ASSIGNMENT
Read through the listing below, and copy every line where the string "hương" appears.

•••

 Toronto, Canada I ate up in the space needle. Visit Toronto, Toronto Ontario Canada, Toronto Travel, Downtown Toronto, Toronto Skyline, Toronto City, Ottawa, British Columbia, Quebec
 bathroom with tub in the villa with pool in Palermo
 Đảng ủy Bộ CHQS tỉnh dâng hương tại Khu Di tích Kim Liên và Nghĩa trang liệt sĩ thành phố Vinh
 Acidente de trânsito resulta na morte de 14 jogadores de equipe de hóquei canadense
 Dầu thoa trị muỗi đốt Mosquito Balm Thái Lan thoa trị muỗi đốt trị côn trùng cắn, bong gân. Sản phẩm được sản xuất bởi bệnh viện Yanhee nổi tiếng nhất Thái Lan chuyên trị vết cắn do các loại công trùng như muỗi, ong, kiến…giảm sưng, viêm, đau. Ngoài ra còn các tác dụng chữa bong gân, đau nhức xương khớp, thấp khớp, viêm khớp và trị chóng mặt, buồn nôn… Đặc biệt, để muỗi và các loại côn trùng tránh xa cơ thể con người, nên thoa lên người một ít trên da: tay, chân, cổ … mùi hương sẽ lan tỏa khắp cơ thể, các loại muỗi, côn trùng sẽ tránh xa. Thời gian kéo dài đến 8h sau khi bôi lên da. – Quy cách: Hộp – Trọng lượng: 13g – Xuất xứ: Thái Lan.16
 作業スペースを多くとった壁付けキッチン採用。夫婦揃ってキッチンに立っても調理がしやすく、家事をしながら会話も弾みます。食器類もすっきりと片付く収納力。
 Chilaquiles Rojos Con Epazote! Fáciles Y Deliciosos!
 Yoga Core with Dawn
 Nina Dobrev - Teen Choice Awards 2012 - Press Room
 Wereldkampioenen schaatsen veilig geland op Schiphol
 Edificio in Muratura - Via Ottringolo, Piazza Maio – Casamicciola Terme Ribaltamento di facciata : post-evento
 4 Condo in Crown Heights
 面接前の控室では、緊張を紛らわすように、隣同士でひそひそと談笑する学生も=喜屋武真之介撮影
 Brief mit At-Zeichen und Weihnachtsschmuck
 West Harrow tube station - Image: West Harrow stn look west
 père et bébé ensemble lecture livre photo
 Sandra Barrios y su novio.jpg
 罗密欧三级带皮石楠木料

•••

OUTPUT BELOW
 Đảng ủy Bộ CHQS tỉnh dâng hương tại Khu Di tích Kim Liên và Nghĩa trang liệt sĩ thành phố Vinh
 Dầu thoa trị muỗi đốt Mosquito Balm Thái Lan thoa trị muỗi đốt trị côn trùng cắn, bong gân. Sản phẩm được sản xuất bởi bệnh viện Yanhee nổi tiếng nhất Thái Lan chuyên trị vết cắn do các loại công trùng như muỗi, ong, kiến…giảm sưng, viêm, đau. Ngoài ra còn các tác dụng chữa bong gân, đau nhức xương khớp, thấp khớp, viêm khớp và trị chóng mặt, buồn nôn… Đặc biệt, để muỗi và các loại côn trùng tránh xa cơ thể con người, nên thoa lên người một ít trên da: tay, chân, cổ … mùi hương sẽ lan tỏa khắp cơ thể, các loại muỗi, côn trùng sẽ tránh xa. Thời gian kéo dài đến 8h sau khi bôi lên da. – Quy cách: Hộp – Trọng lượng: 13g – Xuất xứ: Thái Lan.16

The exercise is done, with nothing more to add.